ICRAR / ijson

Iterative JSON parser with Pythonic interfaces
http://pypi.python.org/pypi/ijson/
Other
852 stars 51 forks source link

Is the yajl_c backend supported on PyPy? #82

Closed jpmckinney closed 1 year ago

jpmckinney commented 1 year ago

I think yajl2_cffi worked for me, last time I tested, but yajl_c was causing C errors.

The docs mention "python: pure Python parser, good to use with PyPy"

Do you happen to know the difference in performance between a YAJL and pure-Python backend when using PyPy?

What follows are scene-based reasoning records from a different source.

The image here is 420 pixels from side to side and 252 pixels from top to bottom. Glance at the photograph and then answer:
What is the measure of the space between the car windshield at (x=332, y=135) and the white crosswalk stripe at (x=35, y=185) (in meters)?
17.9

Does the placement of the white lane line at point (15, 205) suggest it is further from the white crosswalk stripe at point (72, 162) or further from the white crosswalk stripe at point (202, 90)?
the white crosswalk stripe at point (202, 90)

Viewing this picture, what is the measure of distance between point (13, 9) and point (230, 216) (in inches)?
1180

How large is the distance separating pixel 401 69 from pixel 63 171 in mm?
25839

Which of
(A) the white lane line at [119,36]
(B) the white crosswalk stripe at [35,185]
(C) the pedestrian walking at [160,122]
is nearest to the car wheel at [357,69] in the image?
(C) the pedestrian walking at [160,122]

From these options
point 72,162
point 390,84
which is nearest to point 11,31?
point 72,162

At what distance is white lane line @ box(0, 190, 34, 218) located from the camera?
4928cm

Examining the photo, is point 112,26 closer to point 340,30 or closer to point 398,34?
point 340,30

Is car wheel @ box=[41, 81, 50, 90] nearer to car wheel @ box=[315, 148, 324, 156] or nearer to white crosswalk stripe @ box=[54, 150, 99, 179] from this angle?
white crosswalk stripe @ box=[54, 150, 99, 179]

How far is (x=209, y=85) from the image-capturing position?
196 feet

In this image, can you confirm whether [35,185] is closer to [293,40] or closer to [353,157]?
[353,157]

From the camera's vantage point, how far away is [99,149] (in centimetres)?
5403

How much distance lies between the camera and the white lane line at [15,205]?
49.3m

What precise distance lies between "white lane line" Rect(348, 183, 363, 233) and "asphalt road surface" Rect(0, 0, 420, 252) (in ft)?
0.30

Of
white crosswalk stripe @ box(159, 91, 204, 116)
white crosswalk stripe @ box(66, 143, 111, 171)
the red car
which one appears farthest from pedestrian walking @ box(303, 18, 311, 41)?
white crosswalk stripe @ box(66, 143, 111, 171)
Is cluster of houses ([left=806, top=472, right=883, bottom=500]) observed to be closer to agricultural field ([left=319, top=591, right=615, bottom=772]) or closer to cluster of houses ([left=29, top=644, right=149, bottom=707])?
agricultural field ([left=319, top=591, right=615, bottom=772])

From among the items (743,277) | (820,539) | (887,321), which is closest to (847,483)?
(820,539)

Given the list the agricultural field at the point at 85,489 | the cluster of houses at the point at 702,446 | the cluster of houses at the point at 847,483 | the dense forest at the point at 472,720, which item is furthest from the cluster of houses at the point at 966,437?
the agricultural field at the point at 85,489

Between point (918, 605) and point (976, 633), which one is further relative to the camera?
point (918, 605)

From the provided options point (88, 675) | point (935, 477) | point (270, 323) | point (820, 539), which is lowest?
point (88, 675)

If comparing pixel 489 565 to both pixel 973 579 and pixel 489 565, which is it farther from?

Also, should the backend selection code use different options/ordering on PyPy?

https://github.com/ICRAR/ijson/blob/a62c4b35d58775fbedd0308b4685f1b497a7a917/ijson/__init__.py#L30

rtobar commented 1 year ago

@jpmckinney all good questions! So:

jpmckinney commented 1 year ago

Thanks!

That jogged my memory a bit – I do something unusual in my code, where I build a dict in which some values are generators. I then use this code when I need to serialize the dict to JSON.

https://github.com/open-contracting/ocdskit/blob/9984b80b524c0a57222f10f76a209bc906c09799/ocdskit/util.py#L40-L68

Somewhere in there, the combination of generators and ijson caused a C error.

Anyway, I'm trying to reproduce it now, but I can't get pip to find YAJL headers when using PyPy (I can use the yajl_c backend in CPython, but I think it's included in the wheel). python -c 'import ijson; print(ijson.backend)' just returns 'python' in my PyPy environment.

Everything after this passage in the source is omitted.